(SELECTED EXTRACT Opens)

I understand where you are coming from on the weight gain with lithium. I have been at 900mg for 5 years, and just recently dropped it to 699mg because for whatever reason the lithium went toxic which landed me in the hospital 2 times. Lithium has definitely helped mania and maybe helped a bit with depression. BUT, I gained i gained 35# on it, and now I am on another weight gainer which is seroquel. One part of me is afraid to rock the boat so to speak and the other part of me looks in the mirror everyday and I am so turned off over the weight gain and terrified I will gain more. I have found that weight gain due to meds is different from regular weight gain from overeating, etc. The med weight gain is almost impossible to diet off and the scale keeps creeping up which is very scarey. My weight gain is like you, becoming unacceptable. I have a psych consultation coming up at University of MI Depression Center and weight gain is at the top of my list. Mu regular pdoc thinks I should live with it. Not going to happen. I know abilify is hot and I have had many clients have good success with it. I tried it two years ago and had an awful time with it....mainly causing pyschotic episodes. But each person reacts defferently to meds and my reaction was unsual. Definitely talk to your pdoc about it. The weight gain is obviously effecting your self-esteem and what good is a drug that may control meed swings but puts how you feel about yourself in the gutter? Let me know if you go on abilify
To give a different perspective i like to think like this. Instead of thinking "ive gained weight and look fat, and im losing my hair so i look old" i turn it around and think "Yes ive gained weight, and i lost some hair. But all of that doesnt matter a bit because i am in control and being a good husband." My wife would rather have a fatter me with no hair (I have been just using clippers and cutting it all off) who is faithful and level headed than a slimmer man with a full head of hair who is cheating on her all the time, going into rages almost daily, mishandling money etc etc etc.

(SELECTED EXTRACT Closes)
(EXTRACTED RECORDS Opens)

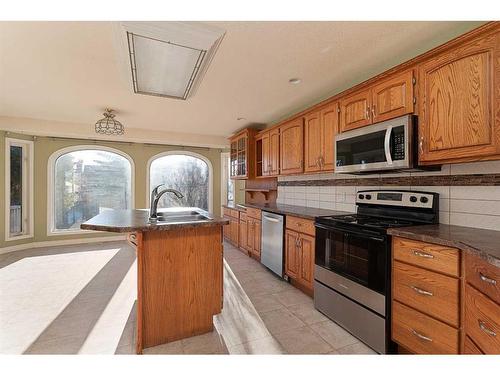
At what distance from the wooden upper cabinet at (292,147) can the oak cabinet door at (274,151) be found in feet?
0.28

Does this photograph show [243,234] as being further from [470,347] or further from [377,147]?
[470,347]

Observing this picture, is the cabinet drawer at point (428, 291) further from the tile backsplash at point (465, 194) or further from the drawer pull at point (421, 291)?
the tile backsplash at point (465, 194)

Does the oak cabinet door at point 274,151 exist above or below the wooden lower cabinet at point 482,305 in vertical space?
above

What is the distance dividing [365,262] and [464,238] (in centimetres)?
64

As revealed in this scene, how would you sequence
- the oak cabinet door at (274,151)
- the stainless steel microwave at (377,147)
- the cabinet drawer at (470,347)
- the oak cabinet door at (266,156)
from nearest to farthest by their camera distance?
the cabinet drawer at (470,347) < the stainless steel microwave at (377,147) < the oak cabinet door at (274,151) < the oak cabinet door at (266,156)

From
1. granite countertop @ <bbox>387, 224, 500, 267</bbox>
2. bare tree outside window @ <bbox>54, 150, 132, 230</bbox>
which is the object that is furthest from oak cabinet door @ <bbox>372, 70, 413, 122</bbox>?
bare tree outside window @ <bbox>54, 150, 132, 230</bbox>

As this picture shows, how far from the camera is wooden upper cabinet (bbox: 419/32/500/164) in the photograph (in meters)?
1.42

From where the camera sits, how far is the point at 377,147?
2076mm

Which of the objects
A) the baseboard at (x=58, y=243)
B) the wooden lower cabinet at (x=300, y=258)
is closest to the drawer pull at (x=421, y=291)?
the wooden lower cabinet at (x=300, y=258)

(EXTRACTED RECORDS Closes)
(EXTRACTED RECORDS Opens)

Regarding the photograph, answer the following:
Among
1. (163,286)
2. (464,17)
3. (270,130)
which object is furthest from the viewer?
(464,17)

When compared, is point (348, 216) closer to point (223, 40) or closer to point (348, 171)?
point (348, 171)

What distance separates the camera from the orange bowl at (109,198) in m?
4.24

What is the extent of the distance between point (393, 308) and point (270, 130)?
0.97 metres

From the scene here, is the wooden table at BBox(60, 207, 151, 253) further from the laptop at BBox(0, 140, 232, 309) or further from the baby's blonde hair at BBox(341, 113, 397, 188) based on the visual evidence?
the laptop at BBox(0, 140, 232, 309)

(EXTRACTED RECORDS Closes)

* [ASSIGNMENT A] In the forum posts about weight gain on lithium, where is the first writer's upcoming psych consultation?
* [ASSIGNMENT B] Continue the forum posts about weight gain on lithium from the point where they stop.

* [OUTPUT A] At the University of MI Depression Center.

* [OUTPUT B]
At the end of the day i weigh the two sides, weight gain and hair loss vs being in control and being both a good husband, dad, son and friend. In my mind its no contest, even if i gained 50lbs and lost all my hair if i can be the good things then i will pay that price and be glad to pay it.
After all the alterntive is being alone, divorced, out of control, probaly with some STD because i am so out of control.
I guess my way of looking at it is i am happy for what i have, not what i dont.